6. The Curriculum Areas
The Montessori curriculum is divided into five key areas of learning, including: practical life, sensorial, mathematics, language and culture. The curriculum emphasises that learning is a developmental process that cannot be determined by a child’s age. As a result, the learning process is instead viewed as a process that is determined by the rate and speed that a child can acquire one skills or knowledge area before they progress to the next. Find out more about the Montessori Curriculum.
7. The Montessori Materials
Montessori materials are sensory based learning tools that are designed to teach children through hands-on experience. Especially relevant, is that each material is designed with an inbuilt control of error. In effect, this unique design allows children to discover the outcome of the learning material independent of an adult. Due to the self-correcting aspect of the materials, children are encouraged to organise their thinking. In addition, they learn to problem solve in a clear way, and absorb the outcome of the material, under the careful guidance of their teachers.
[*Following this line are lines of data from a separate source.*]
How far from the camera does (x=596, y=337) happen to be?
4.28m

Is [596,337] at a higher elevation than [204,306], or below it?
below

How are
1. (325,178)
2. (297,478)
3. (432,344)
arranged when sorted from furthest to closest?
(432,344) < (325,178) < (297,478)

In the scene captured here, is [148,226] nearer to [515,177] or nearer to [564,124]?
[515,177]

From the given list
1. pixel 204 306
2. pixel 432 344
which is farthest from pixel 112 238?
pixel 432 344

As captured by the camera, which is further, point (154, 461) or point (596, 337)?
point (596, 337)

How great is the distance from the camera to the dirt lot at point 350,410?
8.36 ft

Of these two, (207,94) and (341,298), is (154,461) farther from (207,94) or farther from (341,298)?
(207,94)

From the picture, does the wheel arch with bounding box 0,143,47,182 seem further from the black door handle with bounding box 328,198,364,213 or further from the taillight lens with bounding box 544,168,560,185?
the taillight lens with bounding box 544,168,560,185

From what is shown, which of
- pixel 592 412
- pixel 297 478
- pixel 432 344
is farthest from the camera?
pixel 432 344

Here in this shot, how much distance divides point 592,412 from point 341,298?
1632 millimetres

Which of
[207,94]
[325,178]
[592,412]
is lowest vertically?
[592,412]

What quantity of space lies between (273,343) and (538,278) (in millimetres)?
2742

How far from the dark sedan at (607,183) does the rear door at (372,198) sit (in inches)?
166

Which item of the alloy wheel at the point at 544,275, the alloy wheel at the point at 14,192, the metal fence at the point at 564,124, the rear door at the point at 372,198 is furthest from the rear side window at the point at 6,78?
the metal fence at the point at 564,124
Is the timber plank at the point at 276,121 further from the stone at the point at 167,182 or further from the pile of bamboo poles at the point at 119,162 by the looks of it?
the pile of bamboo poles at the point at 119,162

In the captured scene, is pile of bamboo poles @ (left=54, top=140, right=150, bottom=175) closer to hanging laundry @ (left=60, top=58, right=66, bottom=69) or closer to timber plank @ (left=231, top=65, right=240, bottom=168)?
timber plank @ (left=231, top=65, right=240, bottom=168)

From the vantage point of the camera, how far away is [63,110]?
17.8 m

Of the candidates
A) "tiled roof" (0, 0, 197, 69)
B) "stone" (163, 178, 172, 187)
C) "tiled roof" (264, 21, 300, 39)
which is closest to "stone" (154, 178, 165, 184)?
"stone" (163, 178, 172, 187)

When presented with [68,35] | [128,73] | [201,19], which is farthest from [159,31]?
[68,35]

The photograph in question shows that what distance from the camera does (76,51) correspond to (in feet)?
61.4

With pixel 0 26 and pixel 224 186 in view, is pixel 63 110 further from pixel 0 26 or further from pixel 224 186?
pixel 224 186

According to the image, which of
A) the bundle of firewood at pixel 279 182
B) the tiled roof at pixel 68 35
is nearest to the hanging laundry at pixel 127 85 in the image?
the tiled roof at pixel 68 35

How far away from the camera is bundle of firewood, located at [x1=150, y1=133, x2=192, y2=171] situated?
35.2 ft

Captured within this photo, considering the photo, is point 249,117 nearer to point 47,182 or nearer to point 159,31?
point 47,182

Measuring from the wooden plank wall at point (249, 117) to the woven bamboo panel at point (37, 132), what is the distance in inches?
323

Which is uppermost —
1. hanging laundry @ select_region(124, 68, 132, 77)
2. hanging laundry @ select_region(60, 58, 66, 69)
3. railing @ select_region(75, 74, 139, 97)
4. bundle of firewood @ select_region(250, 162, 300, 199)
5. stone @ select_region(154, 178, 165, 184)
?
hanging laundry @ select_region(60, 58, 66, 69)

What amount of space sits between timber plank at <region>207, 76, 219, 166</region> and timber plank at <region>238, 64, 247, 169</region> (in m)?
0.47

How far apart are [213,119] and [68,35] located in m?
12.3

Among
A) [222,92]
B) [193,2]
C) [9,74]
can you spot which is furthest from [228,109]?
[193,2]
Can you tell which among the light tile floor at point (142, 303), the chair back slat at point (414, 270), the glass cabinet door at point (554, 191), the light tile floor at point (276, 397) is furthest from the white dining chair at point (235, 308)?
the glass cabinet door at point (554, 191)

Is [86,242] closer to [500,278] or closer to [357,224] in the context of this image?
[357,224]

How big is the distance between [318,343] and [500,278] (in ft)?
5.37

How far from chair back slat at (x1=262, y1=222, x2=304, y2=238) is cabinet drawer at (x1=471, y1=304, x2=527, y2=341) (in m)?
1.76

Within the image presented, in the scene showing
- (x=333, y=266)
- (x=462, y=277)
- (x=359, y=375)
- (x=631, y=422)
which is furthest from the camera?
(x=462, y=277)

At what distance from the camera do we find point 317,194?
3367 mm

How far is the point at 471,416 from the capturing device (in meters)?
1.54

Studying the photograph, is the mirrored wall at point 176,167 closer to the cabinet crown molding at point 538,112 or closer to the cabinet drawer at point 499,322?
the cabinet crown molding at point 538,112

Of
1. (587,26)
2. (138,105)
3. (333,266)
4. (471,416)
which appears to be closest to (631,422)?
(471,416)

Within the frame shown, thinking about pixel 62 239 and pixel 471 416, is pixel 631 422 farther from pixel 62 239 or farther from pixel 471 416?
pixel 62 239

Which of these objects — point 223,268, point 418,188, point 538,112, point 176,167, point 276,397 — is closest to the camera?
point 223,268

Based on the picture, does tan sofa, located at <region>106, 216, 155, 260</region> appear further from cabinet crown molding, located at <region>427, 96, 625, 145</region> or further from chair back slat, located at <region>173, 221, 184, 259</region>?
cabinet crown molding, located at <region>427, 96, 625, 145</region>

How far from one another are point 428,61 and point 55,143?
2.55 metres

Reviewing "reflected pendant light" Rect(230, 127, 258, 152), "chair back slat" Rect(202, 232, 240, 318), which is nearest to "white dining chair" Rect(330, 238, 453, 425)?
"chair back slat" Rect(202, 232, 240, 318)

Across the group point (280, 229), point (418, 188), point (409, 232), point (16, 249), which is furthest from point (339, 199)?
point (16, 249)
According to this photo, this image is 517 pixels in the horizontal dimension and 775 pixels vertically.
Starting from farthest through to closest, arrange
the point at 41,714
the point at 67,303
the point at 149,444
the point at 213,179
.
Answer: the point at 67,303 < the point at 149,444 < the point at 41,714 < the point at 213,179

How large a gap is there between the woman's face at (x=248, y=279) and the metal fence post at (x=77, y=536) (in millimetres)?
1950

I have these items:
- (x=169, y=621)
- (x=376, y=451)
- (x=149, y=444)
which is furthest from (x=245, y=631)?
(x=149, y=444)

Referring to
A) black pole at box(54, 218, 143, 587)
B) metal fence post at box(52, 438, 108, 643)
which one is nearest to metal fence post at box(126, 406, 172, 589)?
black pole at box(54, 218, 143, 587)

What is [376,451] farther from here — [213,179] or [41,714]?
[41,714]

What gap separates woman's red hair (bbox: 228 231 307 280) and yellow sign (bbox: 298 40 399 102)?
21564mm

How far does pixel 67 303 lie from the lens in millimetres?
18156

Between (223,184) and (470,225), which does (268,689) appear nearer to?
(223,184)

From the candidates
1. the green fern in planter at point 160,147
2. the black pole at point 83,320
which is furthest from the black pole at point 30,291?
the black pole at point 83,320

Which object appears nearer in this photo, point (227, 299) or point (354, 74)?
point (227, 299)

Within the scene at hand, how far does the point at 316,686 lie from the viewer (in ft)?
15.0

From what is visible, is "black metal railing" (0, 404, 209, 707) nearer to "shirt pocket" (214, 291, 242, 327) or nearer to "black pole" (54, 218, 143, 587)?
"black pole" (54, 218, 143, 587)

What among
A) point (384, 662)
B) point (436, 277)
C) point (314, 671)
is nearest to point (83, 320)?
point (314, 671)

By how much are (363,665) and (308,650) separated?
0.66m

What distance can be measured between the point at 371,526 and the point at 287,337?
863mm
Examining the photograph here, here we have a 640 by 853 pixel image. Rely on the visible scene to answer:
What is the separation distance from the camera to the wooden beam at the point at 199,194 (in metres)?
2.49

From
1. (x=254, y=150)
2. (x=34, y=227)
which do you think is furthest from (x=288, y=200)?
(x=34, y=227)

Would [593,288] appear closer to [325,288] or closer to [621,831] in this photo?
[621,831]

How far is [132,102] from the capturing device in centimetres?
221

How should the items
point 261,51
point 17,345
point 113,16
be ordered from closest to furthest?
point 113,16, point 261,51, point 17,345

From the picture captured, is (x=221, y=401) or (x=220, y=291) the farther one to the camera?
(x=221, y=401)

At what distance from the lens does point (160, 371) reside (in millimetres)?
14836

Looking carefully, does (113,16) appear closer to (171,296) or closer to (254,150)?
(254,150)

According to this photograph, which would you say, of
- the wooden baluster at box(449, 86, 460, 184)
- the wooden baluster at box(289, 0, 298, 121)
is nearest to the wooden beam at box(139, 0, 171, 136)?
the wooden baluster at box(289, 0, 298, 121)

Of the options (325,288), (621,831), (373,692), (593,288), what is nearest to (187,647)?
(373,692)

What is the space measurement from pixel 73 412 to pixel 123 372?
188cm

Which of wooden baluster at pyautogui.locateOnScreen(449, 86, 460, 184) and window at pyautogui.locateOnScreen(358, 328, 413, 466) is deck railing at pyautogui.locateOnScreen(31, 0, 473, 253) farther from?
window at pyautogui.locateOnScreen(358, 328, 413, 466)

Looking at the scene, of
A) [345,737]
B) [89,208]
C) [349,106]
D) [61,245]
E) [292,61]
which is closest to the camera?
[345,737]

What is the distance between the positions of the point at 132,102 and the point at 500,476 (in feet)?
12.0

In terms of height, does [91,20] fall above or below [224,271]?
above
8. The Role of the Teacher
Montessori teachers are not the centre of attention in the classroom. Rather, their role centres on the preparation of learning materials to meet the needs and interests of the children in their class. Essentially, the focus is on children learning, not on teachers teaching. Montessori believed that the teacher should focus on the child as a person, rather than on the daily lesson plan. Although the Montessori teacher plans daily lessons for each child, they must be alert to changes in the child’s interest, progress, mood, and behaviour. Maria Montessori believed: “It is necessary for the teacher to guide the child without letting him feel her presence too much, so that she may be always ready to supply the desired help, but may never be the obstacle between the child and his experience.”